Zimbabwe: Sanctions Removal Will Leave Zanu-PF Exposed - Madhuku

Constitutional Law Expert Lovemore Madhuku Lovemore Madhuku and Justice Priscilla Chigumba (file photo).
23 October 2020

The National Constitutional Assembly (NCA) president, Lovemore Madhuku has said the reason why he supports the removal of sanctions in Zimbabwe is to make sure Zanu PF will be left with no excuses to blame for its economic failures.

He made the remarks while addressing party structures in Kwekwe recently.

"Denouncing sanctions doesn't make one Zanu PF. The imposition of sanctions on a country is not good no matter how small the sanctions might appear," Madhuku said.

Zanu PF, Madhuku said was currently hiding behind the sanctions mantra for its inability to resuscitate the country's economy.

"Zanu PF is using the sanctions mantra as an excuse for its economic failures. I want sanctions removed so that it will not have any excuses for failing to run the country," he said.

He also rapped President Emmerson Mnangagwa for failing to turn around the country's economic fortunes since his election in 2018.

"Since Mnangagwa assumed the reins of power, lives for ordinary Zimbabweans have turned for the worst. There is no success to speak of as he has totally failed," he said.

He has repeatedly been accused of having links with Zanu PF, a claim he denied in Kwekwe.

Madhuku is a member of the Political Actors Dialogue (POLAD), a brainchild of Mnangagwa which is a grouping of Zanu PF and several other fringe parties whose leaders contested in the 2018 presidential election.

"The first time I met Mnangagwa was through the (Kgalema) Motlanthe Commission that was the first time we had that engagement. I was part of that commission because of my expertise and background in law. In fact, Mnangagwa appointed me in that commission to give it an image that it was not a Zanu PF project. In that regard I cannot be Zanu PF," he said.

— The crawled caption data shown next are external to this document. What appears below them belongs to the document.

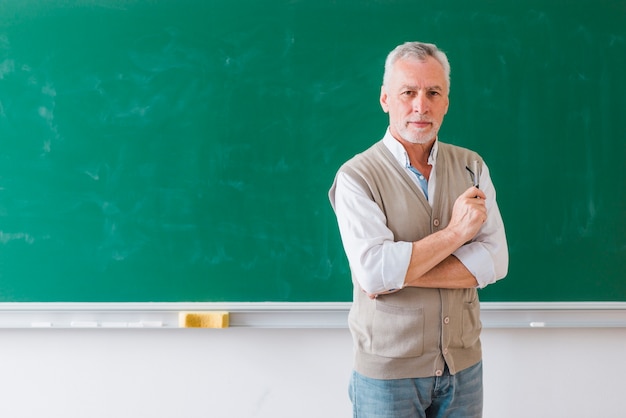 Photo senior male professor standing against green chalkboard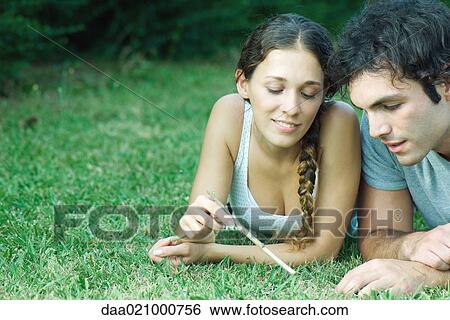 Couple lying in grass, woman holding twig View Large Photo Image Stock Photograph - Couple lying in grass, woman holding twig. Fotosearch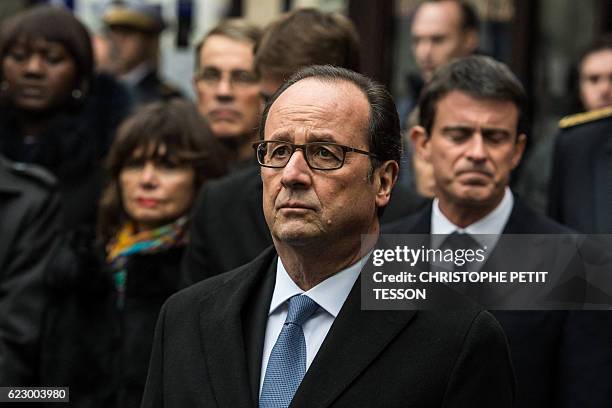 French President Francois Hollande stands after unveiling a commemorative plaque in front of the Comptoir Voltaire cafe on Boulevard Voltaire in...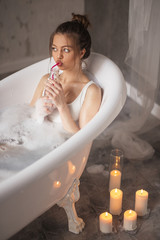 Beautiful woman sits in the tube in hydrotherapy spa and drink cocktail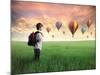 Child Carrying A Backpack Standing On A Green Meadow With Hot-Air Balloons In The Background-olly2-Mounted Art Print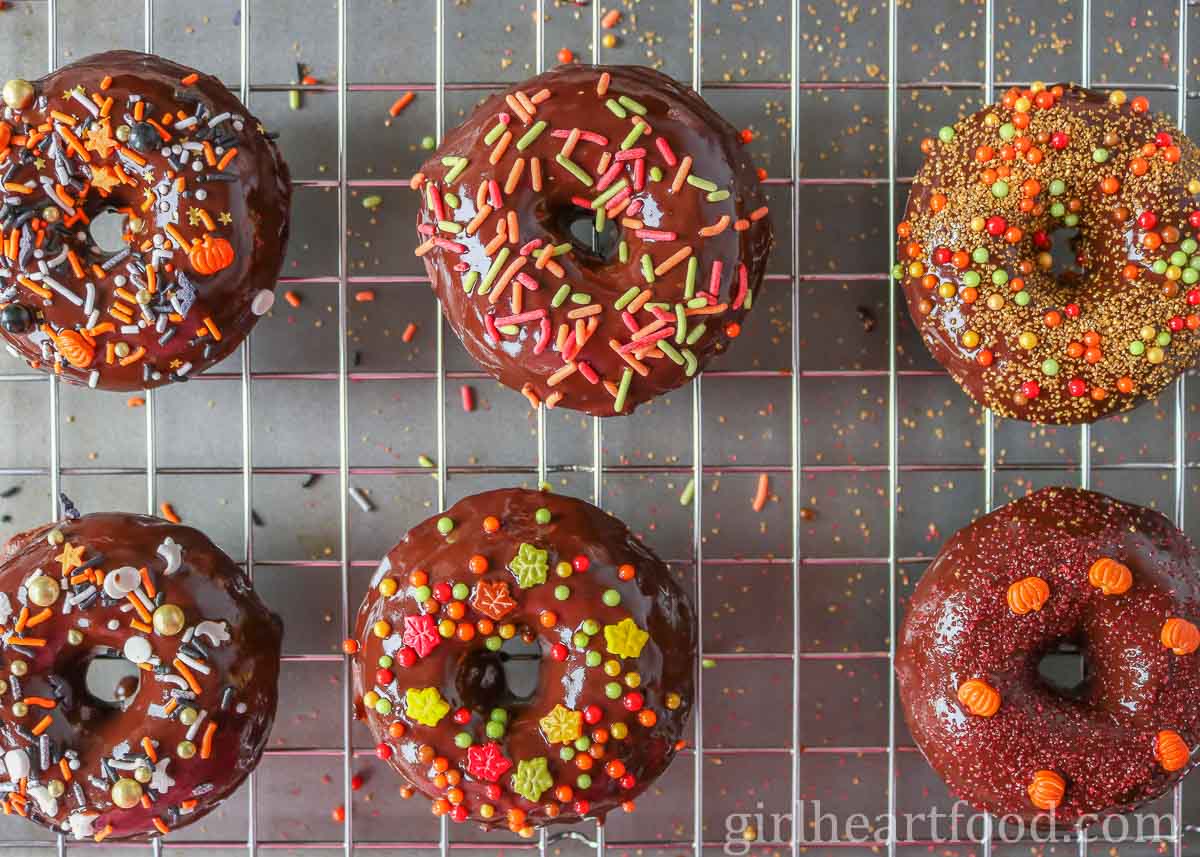 Chocolate glazed donuts with sprinkles on a cooling rack.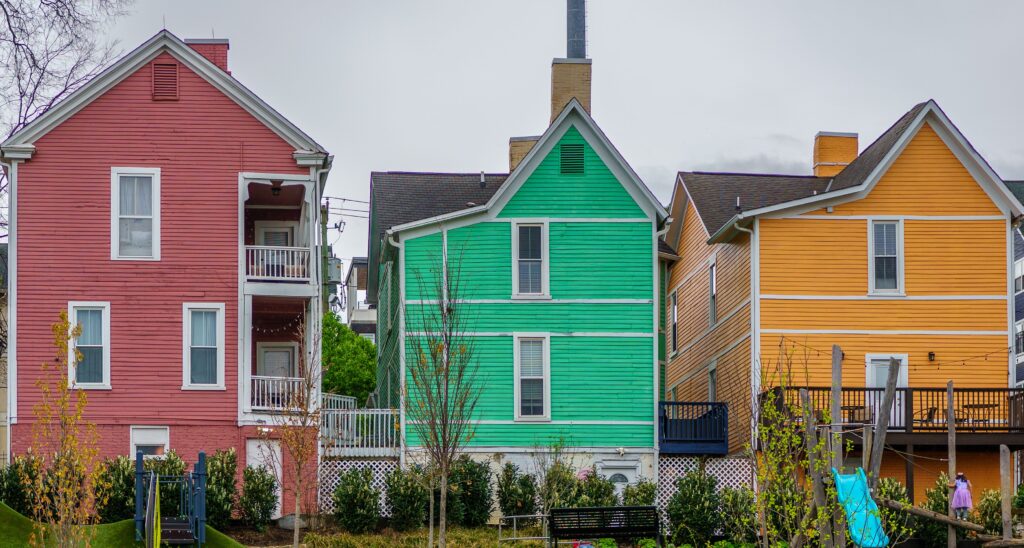 Brightly coloured houses on a Knoxville, Tennessee neighborhood street under a cloudy sky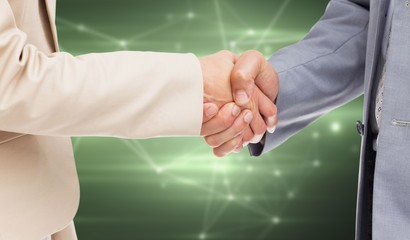 Composite image of close up of people shaking hands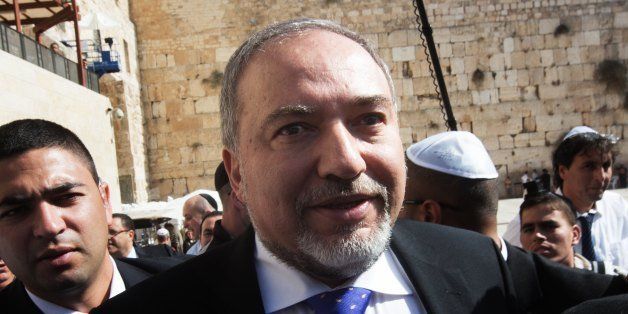 Former Israeli Foreign Minister Avigdor Lieberman visits the Western Wall after the verdict in his trial on November 6, 2013 in Jerusalem. Lieberman was acquitted on corruption charges in a move welcomed by Prime Minister Benjamin Netanyahu, who hailed his anticipated return to government as foreign minister. AFP PHOTO /MENAHEM KAHANA (Photo credit should read MENAHEM KAHANA/AFP/Getty Images)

Madhuku said his role in the Motlanthe Commission was a reflection that he doesn't belong to Mnangagwa's Zanu PF.

"I don't belong to ED, my role in the Motlanthe Commission is a testament to that. The Motlanthe Commission came up with recommendations to save the country. When we worked in the commission, we only wanted to find the truth," he said.

The commission was looking into the shooting of civilians in August 2018 after the Zimbabwe Electoral Commission (ZEC) had delayed in announcing the presidential results. Several people were killed and scores were injured.

Turning to POLAD, Madhuku said it was also not a Mnangagwa project.

"That was not a Mnangagwa project but a platform where leaders of political parties meet to discuss challenges besetting the country. What is wrong with meeting and discussing issues? So it's a wrong perception to take POLAD as a Mnangagwa project," he said.